● Your task: Reproduce the Narada passage word for word, from "Scotty scanned the" to "Here's an example.".

To be sure, if he had known anything definite about the Narada other than "it is powerful" he could have explored other options. He did not, however, and his "on the fly" thinking produced the longshot of a space jump of a small team to disable the "high energy pulse device" whose nature and capabilities were still unknown.
Scotty scanned the Narada but still couldn’t tell it wasn’t a warship?
No, he couldn't. Apparently he didn't know enough Romulan to read the words "Romulan mining vessel" prominently printed on the hull.
Here's an example.
Look at this picture. This vessel has no guns, no long-range missiles, no torpedoes. It is armed only with some basic air defense systems and some ECM gear. The only thing that stands out about this vessel is that it has a large flat deck and an open space below decks which, between the two of them, carry a suspiciously large number of military aircraft.
So prove to me that this is NOT a warship.

● Excerpted data:
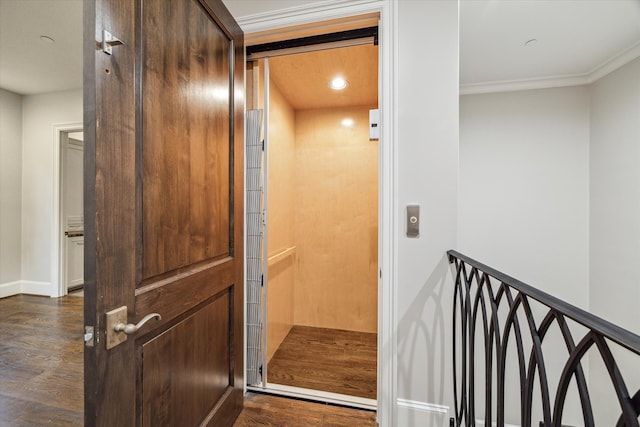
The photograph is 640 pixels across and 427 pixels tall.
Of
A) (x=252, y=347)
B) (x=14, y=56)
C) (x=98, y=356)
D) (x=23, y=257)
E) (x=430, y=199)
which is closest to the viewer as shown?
(x=98, y=356)

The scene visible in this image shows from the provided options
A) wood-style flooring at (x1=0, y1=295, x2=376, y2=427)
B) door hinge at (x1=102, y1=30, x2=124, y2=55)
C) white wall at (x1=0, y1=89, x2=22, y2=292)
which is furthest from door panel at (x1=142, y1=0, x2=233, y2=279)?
white wall at (x1=0, y1=89, x2=22, y2=292)

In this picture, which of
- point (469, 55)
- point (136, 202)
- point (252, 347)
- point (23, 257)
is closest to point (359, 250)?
point (252, 347)

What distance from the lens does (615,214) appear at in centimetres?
192

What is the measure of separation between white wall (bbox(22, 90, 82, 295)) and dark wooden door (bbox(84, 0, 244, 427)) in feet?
11.8

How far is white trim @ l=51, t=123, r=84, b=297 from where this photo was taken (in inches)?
142

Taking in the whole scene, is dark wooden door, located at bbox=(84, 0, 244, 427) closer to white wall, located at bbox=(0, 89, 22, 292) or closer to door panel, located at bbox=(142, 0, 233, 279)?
door panel, located at bbox=(142, 0, 233, 279)

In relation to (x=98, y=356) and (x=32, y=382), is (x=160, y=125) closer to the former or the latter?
(x=98, y=356)

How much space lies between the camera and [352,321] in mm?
2883

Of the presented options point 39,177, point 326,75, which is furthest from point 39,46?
point 326,75

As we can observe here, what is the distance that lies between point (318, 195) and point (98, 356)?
235 cm

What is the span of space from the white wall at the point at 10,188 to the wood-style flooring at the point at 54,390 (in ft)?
3.16

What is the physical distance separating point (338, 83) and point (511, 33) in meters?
1.25

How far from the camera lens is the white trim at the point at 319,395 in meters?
1.70

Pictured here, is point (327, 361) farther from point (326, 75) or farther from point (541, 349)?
point (326, 75)
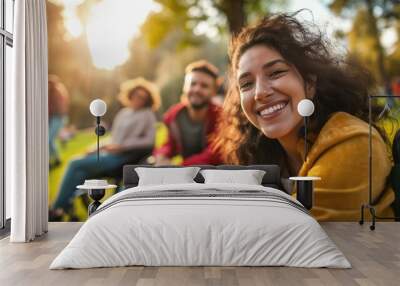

● Final answer:
Scotty scanned the Narada but still couldn’t tell it wasn’t a warship?
No, he couldn't. Apparently he didn't know enough Romulan to read the words "Romulan mining vessel" prominently printed on the hull.
Here's an example.